Description of the task:
Your task is to extract the lines from the one holding "As captured in this image, which" through the end of the material. Set them down exactly and add nothing.

Dataset records:

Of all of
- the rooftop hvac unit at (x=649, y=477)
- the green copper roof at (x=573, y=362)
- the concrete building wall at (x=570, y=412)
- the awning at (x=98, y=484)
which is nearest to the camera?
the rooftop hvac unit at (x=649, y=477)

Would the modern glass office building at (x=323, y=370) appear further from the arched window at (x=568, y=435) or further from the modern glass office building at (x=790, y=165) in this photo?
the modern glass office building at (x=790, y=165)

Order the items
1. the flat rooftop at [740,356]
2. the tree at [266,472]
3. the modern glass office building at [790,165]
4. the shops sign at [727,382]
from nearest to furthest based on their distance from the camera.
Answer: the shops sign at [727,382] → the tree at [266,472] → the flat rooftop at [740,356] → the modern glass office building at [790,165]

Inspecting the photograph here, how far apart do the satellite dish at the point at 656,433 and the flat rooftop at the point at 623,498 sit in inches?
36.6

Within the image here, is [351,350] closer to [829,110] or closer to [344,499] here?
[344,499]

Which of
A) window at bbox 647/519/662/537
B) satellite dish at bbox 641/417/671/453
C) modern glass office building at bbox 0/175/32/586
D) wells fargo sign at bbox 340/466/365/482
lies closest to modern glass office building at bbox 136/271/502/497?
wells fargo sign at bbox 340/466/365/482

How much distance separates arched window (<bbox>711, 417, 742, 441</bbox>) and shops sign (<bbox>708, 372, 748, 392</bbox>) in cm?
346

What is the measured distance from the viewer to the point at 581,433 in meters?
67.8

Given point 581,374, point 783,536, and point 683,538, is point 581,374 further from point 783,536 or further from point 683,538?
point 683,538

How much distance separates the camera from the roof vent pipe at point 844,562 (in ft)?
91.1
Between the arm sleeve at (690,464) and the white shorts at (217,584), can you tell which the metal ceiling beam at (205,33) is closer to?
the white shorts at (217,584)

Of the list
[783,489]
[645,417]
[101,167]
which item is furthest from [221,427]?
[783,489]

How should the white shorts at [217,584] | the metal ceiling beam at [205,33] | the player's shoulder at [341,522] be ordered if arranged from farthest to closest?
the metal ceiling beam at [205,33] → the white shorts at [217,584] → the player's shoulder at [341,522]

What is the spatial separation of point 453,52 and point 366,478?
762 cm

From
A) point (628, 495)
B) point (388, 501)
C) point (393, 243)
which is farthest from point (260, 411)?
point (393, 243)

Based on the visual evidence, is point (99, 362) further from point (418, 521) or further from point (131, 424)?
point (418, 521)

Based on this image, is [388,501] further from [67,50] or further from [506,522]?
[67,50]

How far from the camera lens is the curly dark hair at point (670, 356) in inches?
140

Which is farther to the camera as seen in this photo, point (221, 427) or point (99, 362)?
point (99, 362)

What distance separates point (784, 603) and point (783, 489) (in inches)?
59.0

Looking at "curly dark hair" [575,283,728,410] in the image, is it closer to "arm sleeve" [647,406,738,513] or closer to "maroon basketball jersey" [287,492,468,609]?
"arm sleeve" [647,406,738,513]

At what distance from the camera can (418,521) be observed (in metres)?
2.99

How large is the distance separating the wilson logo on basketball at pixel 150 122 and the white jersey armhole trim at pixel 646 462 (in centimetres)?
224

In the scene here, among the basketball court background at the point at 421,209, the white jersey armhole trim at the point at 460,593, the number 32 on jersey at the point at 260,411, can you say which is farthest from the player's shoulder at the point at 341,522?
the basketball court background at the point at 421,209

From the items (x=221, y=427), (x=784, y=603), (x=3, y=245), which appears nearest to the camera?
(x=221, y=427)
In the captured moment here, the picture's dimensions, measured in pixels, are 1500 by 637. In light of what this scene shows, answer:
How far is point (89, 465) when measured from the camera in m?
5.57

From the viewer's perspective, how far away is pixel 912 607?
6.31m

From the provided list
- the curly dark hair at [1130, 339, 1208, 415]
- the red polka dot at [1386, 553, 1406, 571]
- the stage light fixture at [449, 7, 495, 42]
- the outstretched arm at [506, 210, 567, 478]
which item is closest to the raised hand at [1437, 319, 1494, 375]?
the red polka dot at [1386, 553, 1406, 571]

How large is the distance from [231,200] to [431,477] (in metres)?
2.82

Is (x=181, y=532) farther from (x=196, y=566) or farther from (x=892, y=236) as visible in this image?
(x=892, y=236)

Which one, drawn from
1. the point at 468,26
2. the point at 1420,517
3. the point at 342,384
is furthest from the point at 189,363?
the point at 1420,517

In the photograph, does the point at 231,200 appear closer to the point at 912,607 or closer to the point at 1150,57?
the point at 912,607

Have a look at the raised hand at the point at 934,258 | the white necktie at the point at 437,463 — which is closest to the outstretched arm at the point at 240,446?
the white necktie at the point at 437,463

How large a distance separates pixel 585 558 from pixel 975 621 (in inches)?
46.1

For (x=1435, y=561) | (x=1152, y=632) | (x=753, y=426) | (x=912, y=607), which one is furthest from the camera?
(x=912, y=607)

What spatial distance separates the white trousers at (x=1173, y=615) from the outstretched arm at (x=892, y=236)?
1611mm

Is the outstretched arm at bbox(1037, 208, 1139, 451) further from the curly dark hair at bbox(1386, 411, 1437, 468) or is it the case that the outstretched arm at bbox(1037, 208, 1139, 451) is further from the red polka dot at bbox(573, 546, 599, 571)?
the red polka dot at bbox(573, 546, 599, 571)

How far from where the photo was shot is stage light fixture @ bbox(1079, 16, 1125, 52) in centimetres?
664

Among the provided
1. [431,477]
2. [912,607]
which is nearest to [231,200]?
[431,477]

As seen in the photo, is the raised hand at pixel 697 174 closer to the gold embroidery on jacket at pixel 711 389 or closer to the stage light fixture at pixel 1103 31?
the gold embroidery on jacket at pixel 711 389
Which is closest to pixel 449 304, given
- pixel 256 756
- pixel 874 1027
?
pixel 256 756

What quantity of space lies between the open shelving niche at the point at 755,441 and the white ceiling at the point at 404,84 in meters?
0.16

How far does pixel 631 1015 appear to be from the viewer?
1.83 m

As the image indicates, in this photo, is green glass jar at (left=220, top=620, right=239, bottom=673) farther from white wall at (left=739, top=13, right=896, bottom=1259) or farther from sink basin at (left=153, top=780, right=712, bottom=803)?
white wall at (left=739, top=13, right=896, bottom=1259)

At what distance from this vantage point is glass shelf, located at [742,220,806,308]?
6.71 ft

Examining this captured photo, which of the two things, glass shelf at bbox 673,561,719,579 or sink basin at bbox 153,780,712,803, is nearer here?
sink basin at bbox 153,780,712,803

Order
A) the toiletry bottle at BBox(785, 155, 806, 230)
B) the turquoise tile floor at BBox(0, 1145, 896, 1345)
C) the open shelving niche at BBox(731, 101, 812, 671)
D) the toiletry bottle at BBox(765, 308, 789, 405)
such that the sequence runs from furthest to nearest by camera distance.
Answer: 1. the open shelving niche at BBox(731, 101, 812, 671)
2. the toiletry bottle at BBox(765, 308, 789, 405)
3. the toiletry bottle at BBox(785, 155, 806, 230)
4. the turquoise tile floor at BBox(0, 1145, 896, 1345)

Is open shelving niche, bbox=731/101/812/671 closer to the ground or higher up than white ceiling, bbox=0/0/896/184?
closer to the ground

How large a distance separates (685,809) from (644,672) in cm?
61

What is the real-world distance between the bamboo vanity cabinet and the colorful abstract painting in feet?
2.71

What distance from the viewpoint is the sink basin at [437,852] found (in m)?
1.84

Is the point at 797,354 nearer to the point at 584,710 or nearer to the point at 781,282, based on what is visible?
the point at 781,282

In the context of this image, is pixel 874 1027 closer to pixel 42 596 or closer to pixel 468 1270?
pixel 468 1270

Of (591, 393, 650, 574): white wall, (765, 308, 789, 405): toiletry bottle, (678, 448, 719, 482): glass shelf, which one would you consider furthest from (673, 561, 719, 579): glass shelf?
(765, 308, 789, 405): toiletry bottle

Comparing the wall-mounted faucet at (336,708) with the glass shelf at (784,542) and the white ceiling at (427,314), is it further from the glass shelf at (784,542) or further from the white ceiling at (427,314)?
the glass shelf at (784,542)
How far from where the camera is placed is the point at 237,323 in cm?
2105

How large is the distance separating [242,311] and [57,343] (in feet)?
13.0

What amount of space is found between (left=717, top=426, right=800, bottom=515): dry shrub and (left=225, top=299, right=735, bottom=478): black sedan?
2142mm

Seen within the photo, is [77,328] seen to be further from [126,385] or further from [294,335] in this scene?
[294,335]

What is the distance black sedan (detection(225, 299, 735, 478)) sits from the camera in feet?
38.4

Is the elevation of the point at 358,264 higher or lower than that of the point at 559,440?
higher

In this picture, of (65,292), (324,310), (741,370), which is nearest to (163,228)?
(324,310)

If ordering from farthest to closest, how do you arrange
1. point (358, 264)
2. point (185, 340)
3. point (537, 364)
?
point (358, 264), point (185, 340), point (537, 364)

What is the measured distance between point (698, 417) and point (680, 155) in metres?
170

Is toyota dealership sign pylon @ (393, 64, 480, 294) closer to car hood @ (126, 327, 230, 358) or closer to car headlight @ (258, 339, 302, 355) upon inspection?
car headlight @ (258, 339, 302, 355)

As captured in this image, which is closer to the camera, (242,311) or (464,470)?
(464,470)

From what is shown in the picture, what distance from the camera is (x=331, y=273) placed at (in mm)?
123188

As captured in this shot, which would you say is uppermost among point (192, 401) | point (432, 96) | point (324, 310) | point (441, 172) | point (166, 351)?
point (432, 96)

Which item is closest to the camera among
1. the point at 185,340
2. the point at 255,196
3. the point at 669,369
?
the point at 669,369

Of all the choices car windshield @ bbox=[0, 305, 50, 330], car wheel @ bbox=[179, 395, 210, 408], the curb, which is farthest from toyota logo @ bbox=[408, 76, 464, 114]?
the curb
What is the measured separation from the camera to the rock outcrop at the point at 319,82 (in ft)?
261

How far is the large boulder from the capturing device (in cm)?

Complete response:
As captured in this image, which is closer to the camera, (242,311) or (464,470)?
(464,470)

From what is shown in the picture, what distance from the camera is (x=331, y=273) placed at (in mm)?
123188

As captured in this shot, which would you say is uppermost among point (192, 401) | point (432, 96) | point (324, 310) | point (441, 172) | point (166, 351)?
point (432, 96)

Which item is closest to the camera among
1. the point at 185,340
2. the point at 255,196
3. the point at 669,369
?
the point at 669,369

Of all the choices car windshield @ bbox=[0, 305, 50, 330], car wheel @ bbox=[179, 395, 210, 408], the curb, which is farthest from toyota logo @ bbox=[408, 76, 464, 114]?
the curb
What is the measured separation from the camera to the rock outcrop at the point at 319,82 (in ft)?
261

How far is the large boulder from the capturing device (in cm)?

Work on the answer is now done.